The company is also selling more toys and collectibles, like Star Wars bobbleheads. Such products generated $ 138 million in fiscal third-quarter sales, or roughly 7 per cent of the total. Management has diversified into other electronics as well, selling mobile phones and products for AT&T and Apple in stand-alone Cricket, Simply Mac and Spring Mobile stores. That was a $ 165 million business in the latest quarter.

And GameStop is tackling digital head on by selling downloads from its website and in stores. As concerns over credit-card hacking have risen, for example, many customers have chosen to buy anonymous codes in stores which they can use to download games at home. More than 95 per cent of the company’s digital sales occur within its stores, GameStop said.
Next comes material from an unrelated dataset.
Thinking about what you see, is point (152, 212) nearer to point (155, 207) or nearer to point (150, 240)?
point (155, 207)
That business is projected to reach $ 1 billion in sales this year, according to a November earnings presentation.

GameStop also has a customer loyalty program, numbering some 43 million members, according to Hodges. Shoppers earn points through purchases or by trading in used games, which can then be used to buy digital copies.

“GameStop has done a lot of really good things to prepare for the digital future,” said Joseph Feldman, an analyst at Telsey Advisory Group, who has a hold rating on the stock. “The reason for my ‘hold’ has more to do with this new product cycle. The older legacy systems are declining at a fast rate.”

The November miss was driven by slower sales of game hardware and software, Hodges said, in part because manufacturers cut the cost of new game systems and bundled free software with PlayStation 4 and Xbox One consoles. GameStop expects to report sales for the holiday season in mid-January. Analysts predict growth in both sales and profit for the fiscal fourth quarter and for all of the next year.

Concerns about GameStop aren’t new. As long ago as 2011, short seller James Chanos was recommending a bet against the stock. He was right for awhile. The stock fell 5 per cent in the next 12 months and then more than doubled in the following year.

The shares are down 16 per cent this year.

Mariann Montagne, a senior investment analyst at Gradient Investments, which bought the stock last year and sold in August, said doubts about GameStop’s future tend to come in waves.

“We thought the negativity had been overplayed,” she said. “When it recovered, we exited with a nice profit.”